Exercise prompt: Write the next part of the passage on InnoDB consistent reads, picking up right after its final sentence.

Text passage:
== Segment start ==

A consistent read means that InnoDB
uses
multi-versioning to present to a query a snapshot of the
database at a point in time. The query sees the changes made by
transactions that committed before that point of time, and no
changes made by later or uncommitted transactions. The exception
to this rule is that the query sees the changes made by earlier
statements within the same transaction. This exception causes
the following anomaly: If you update some rows in a table, a
SELECT
will see the latest
version of the updated rows, but it might also see older
versions of any rows. If other sessions simultaneously update
the same table, the anomaly means that you may see the table in
a state that never existed in the database.
If the transaction isolation level is
REPEATABLE READ
(the default
level), all consistent reads within the same transaction read
the snapshot established by the first such read in that
transaction. You can get a fresher snapshot for your queries by
committing the current transaction and after that issuing new
queries.
With READ COMMITTED
isolation
level, each consistent read within a transaction sets and reads
its own fresh snapshot.
Consistent read is the default mode in which
InnoDB
processes
SELECT
statements in
READ COMMITTED
and
REPEATABLE READ
isolation
levels. A consistent read does not set any locks on the tables
it accesses, and therefore other sessions are free to modify
those tables at the same time a consistent read is being
performed on the table.
Suppose that you are running in the default
REPEATABLE READ
isolation
level. When you issue a consistent read (that is, an ordinary
SELECT
statement),
InnoDB
gives your transaction a timepoint
according to which your query sees the database. If another
transaction deletes a row and commits after your timepoint was
assigned, you do not see the row as having been deleted. Inserts
and updates are treated similarly.
You can advance your timepoint by committing your transaction
and then doing another SELECT
.
This is called multi-versioned concurrency control.
In the following example, session A sees the row inserted by B only when B has committed the insert and A has committed as well, so that the timepoint is advanced past the commit of B.

== Segment end ==

Material provided:
== Segment start ==

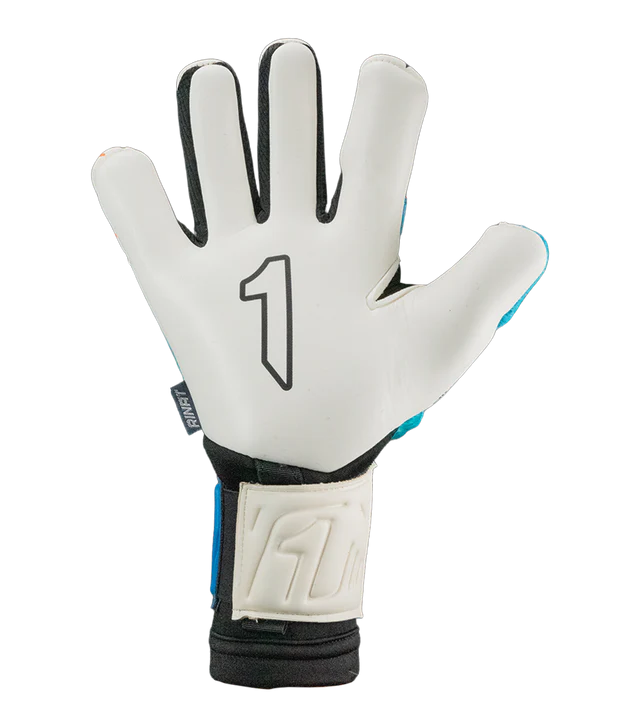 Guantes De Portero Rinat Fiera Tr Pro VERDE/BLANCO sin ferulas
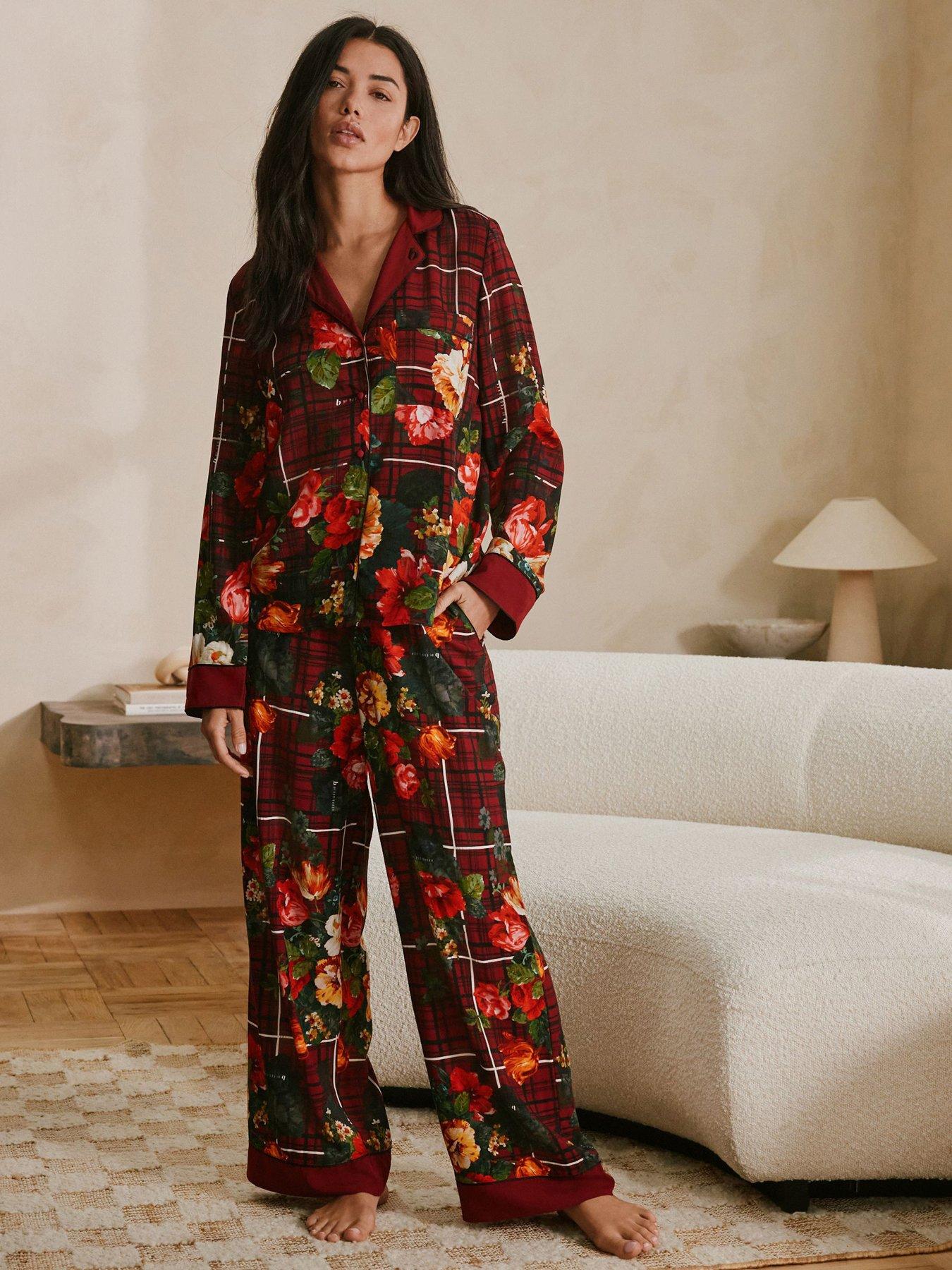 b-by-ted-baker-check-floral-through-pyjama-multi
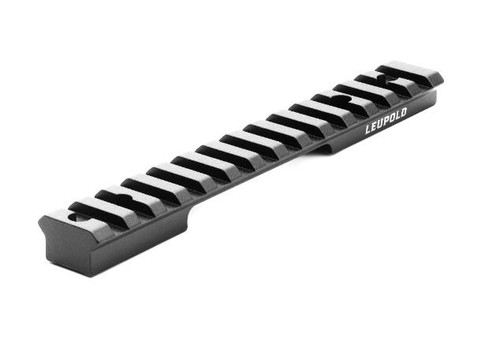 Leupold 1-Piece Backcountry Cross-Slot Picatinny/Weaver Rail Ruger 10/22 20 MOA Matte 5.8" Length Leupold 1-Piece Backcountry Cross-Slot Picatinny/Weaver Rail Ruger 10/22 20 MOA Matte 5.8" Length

== Segment end ==

Answer to the problem:
Session A Session B SET autocommit=0; SET autocommit=0; time | SELECT * FROM t; | empty set | INSERT INTO t VALUES (1, 2); | v SELECT * FROM t; empty set COMMIT; SELECT * FROM t; empty set COMMIT; SELECT * FROM t; --------------------- | 1 | 2 | --------------------- 1 row in set
If you want to see the “freshest” state of the
database, you should use either the
READ COMMITTED
isolation
level or a locking read:
SELECT * FROM t LOCK IN SHARE MODE;
With READ COMMITTED
isolation
level, each consistent read within a transaction sets and reads
its own fresh snapshot. With LOCK IN SHARE
MODE
, a locking read occurs instead: A
SELECT
blocks until the transaction
containing the freshest rows ends (see
Section 13.2.8.3, “SELECT ... FOR UPDATE
and SELECT ... LOCK IN
SHARE MODE
Locking Reads”).
Consistent read does not work over DROP
TABLE
or over ALTER
TABLE
:
Consistent read does not work over DROP
TABLE
because MySQL cannot use a table that has
been dropped and InnoDB
destroys the
table.
Consistent read does not work over
ALTER TABLE
because
ALTER TABLE
works by making a
temporary copy of the original table and deleting the
original table when the temporary copy is built. When you
reissue a consistent read within a transaction, rows in the
new table are not visible because those rows did not exist
when the transaction's snapshot was taken.
InnoDB
uses a consistent read for select in
clauses like INSERT INTO
... SELECT
,
UPDATE ...
(SELECT)
, and
CREATE TABLE ...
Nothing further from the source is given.